子(し)四(し)を絶(た)つ。意(い)なく、必(ひつ)なく、固(こ)なく、我(が)なし。
(訳)孔子の心には常人の陥(おちい)り易(やす)い四つの累(わずら)いが絶無である。すなわち意(い)(私意をもって事に臨むようなこと)がない。必(ひつ)(なんでも豫定(よてい)通りに行おうとするようなこと)がない。固(こ)(一事を固執(こしゅう)して融通(ゆうずう)の利(き)かないようなこと)がない。我(が)(ただ我(われ)あるを知って他人を考えないようなこと)がない。

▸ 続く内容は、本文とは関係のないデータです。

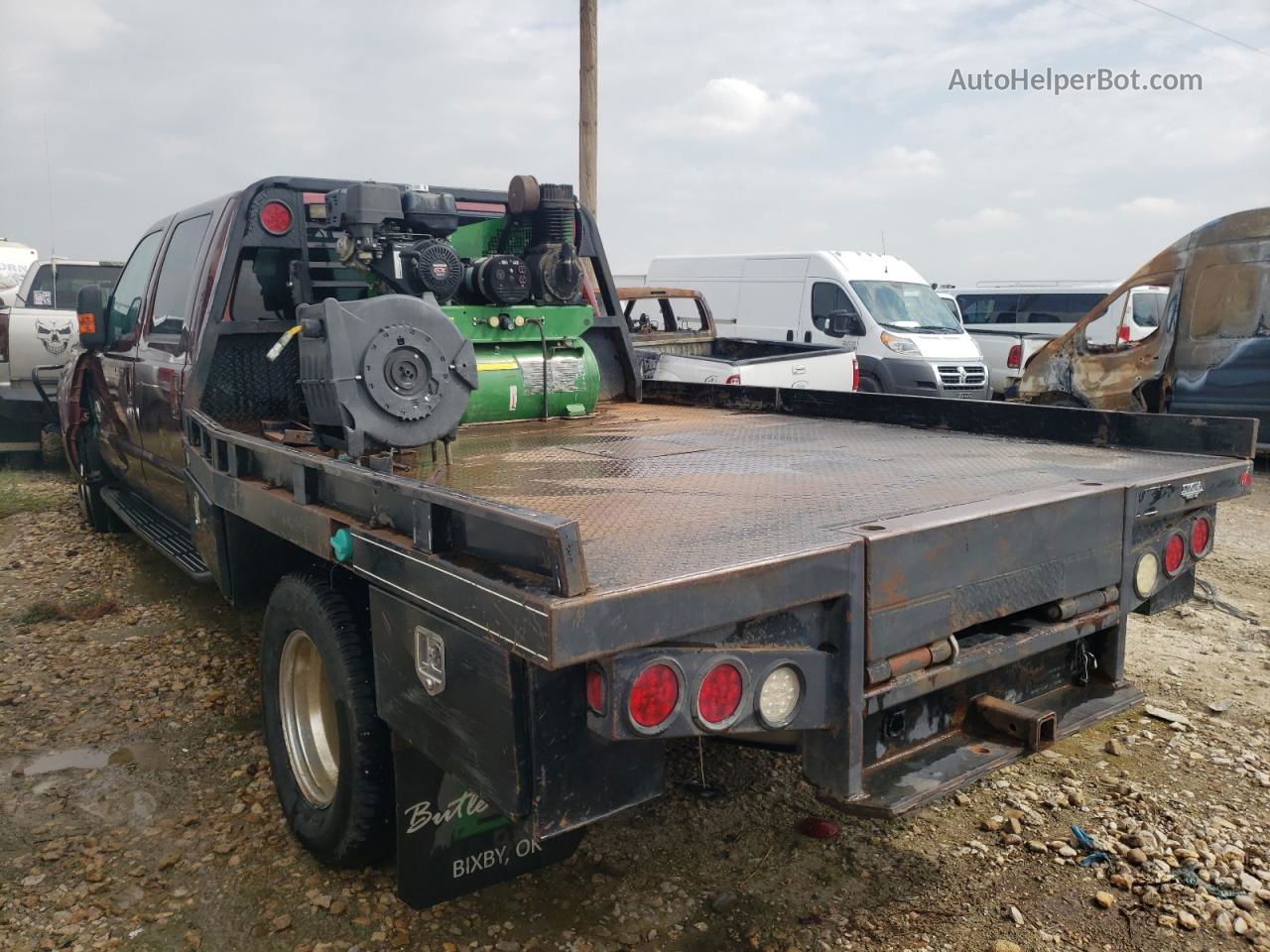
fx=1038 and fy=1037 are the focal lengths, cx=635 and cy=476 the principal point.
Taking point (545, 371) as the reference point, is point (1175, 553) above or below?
below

著者の解説では、朱子の言葉を引用して「意(い)必(ひつ)固(こ)我(が)の四つは互いに始終(しじゅう)をなしている。意(い)に起(おこ)り、必(ひつ)に遂(と)げ、固(こ)に留(とど)まって、我(が)に成(な)るのである。意と必とは常に事の前に在(あ)り、固(こ)と我(が)とは常に事の後(のち)に在る。我(が)が又意(い)を生ずるに至れば、又私慾(しよく)にひかれて同じ順序を繰返(くりかえ)して窮(きわ)まることがないのである。と書かれていました。
私心、無理強い、頑固さ、自分中心の考えを捨て、何事にも捉われず円満で柔軟でなければならないのだと分かりました。